▶ TASK STATEMENT:
Without copying any picture, transcribe exactly the lines of the data below from the one containing "family: Turdidae" through the one containing "scientific name: Coua serriana".

Saved data entries
- - -

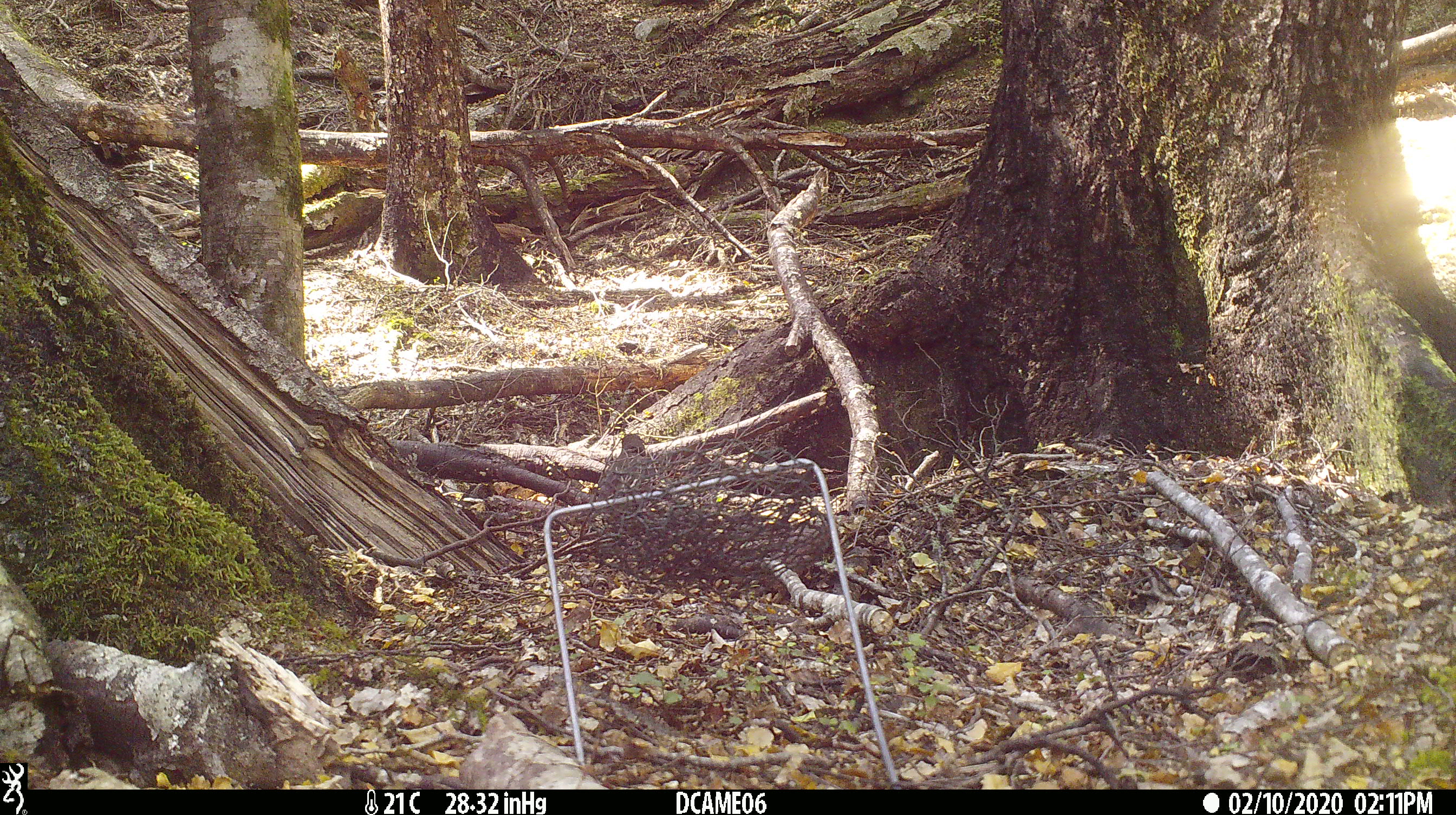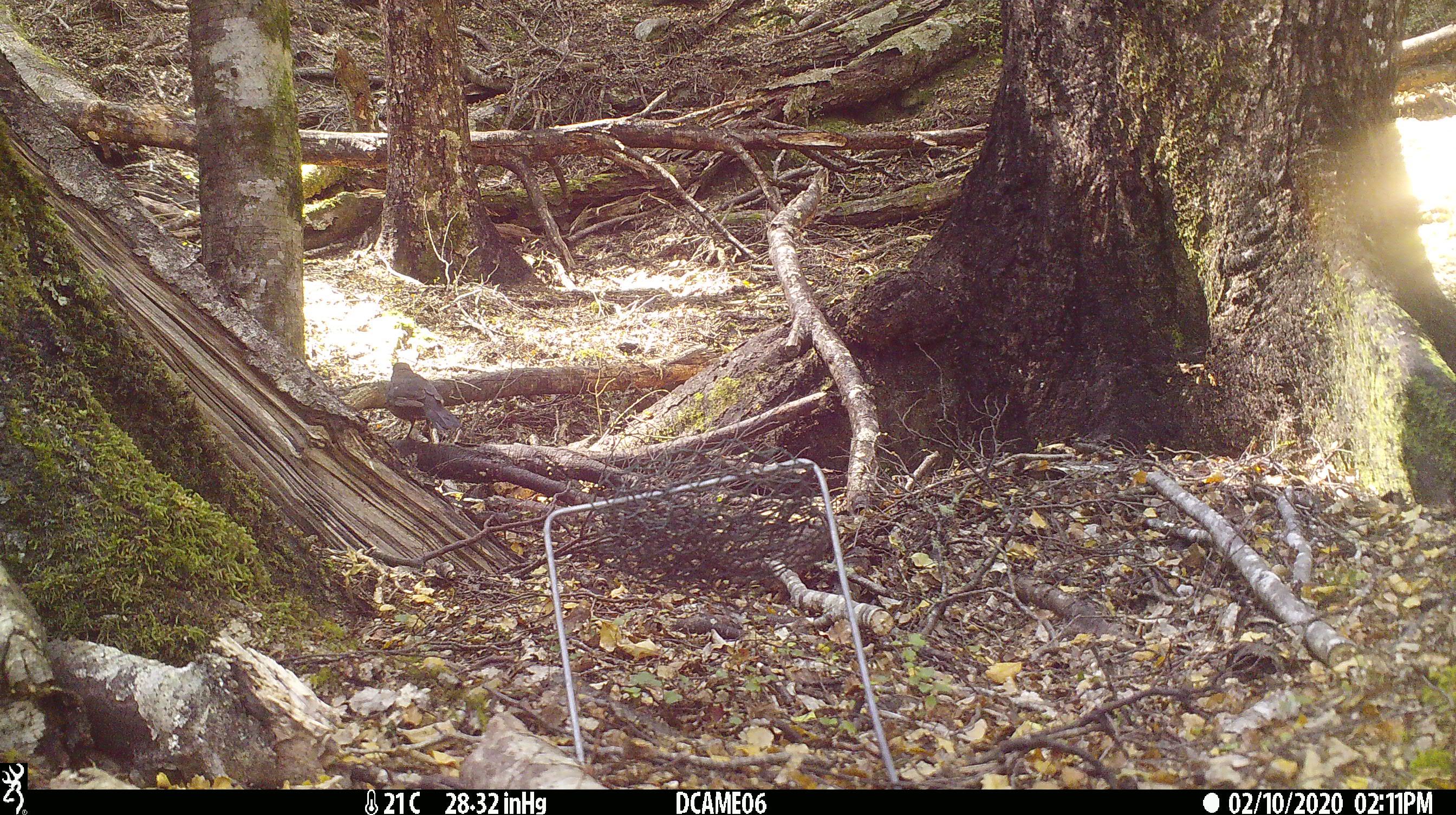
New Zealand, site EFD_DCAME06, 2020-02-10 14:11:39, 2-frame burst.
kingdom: Animalia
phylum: Chordata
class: Aves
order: Passeriformes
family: Turdidae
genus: Turdus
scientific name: Turdus merula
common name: eurasian blackbird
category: blackbird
Blackbird (eurasian blackbird) (Turdus merula).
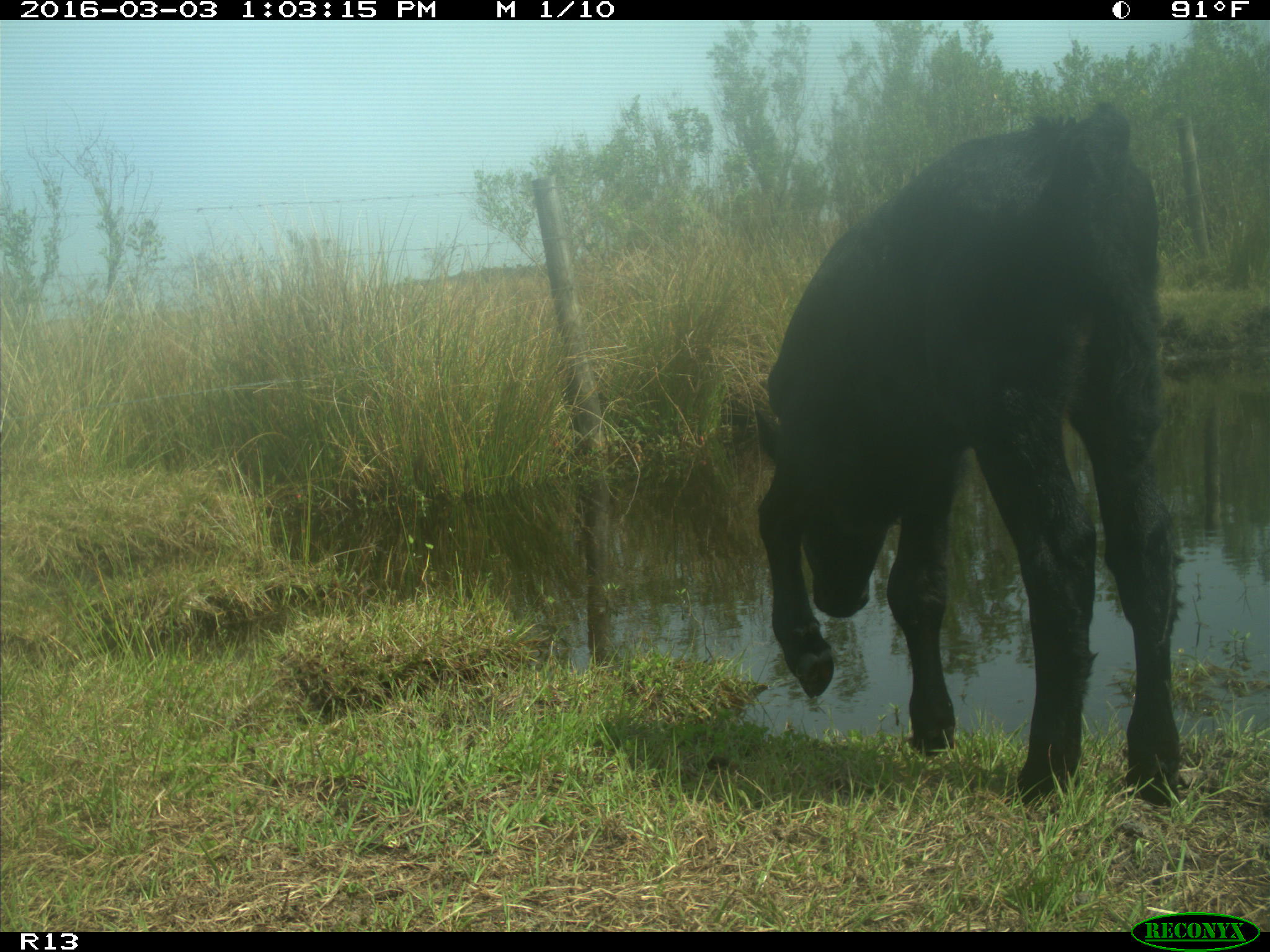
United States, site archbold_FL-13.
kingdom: Animalia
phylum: Chordata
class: Mammalia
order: Artiodactyla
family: Bovidae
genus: Bos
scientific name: Bos taurus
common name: domestic cow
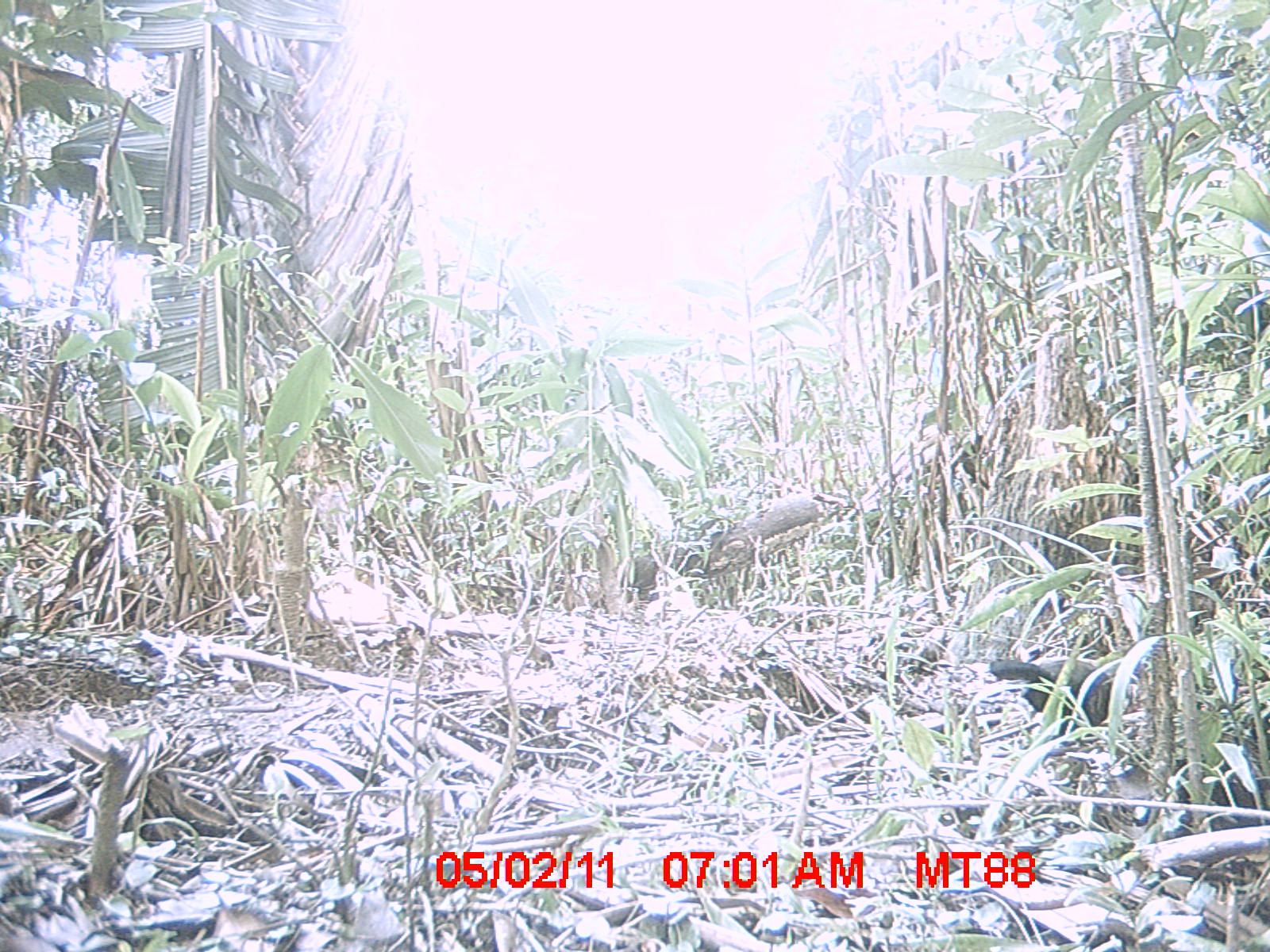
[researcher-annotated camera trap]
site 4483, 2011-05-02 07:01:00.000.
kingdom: Animalia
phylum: Chordata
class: Aves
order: Cuculiformes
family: Cuculidae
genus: Coua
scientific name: Coua serriana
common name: red-breasted coua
Coua serriana (red-breasted coua), count 1.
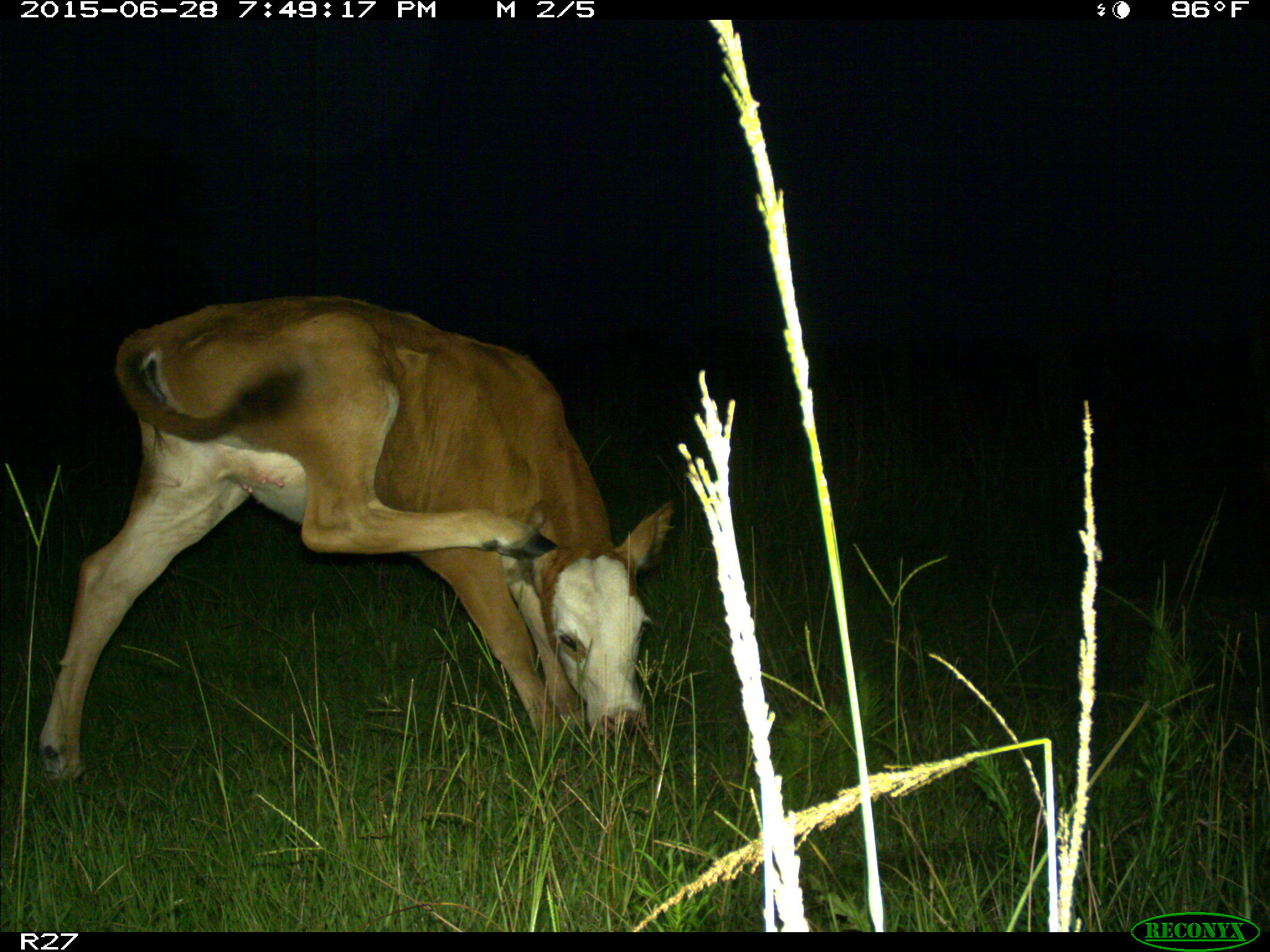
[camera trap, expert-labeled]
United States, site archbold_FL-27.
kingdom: Animalia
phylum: Chordata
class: Mammalia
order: Artiodactyla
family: Bovidae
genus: Bos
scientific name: Bos taurus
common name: domestic cow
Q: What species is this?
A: Bos taurus (domestic cow).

- - -

▶ YOUR SOLUTION:
family: Turdidae
genus: Turdus
scientific name: Turdus merula
common name: eurasian blackbird
category: blackbird
Blackbird (eurasian blackbird) (Turdus merula).
United States, site archbold_FL-13.
kingdom: Animalia
phylum: Chordata
class: Mammalia
order: Artiodactyla
family: Bovidae
genus: Bos
scientific name: Bos taurus
common name: domestic cow
[researcher-annotated camera trap]
site 4483, 2011-05-02 07:01:00.000.
kingdom: Animalia
phylum: Chordata
class: Aves
order: Cuculiformes
family: Cuculidae
genus: Coua
scientific name: Coua serriana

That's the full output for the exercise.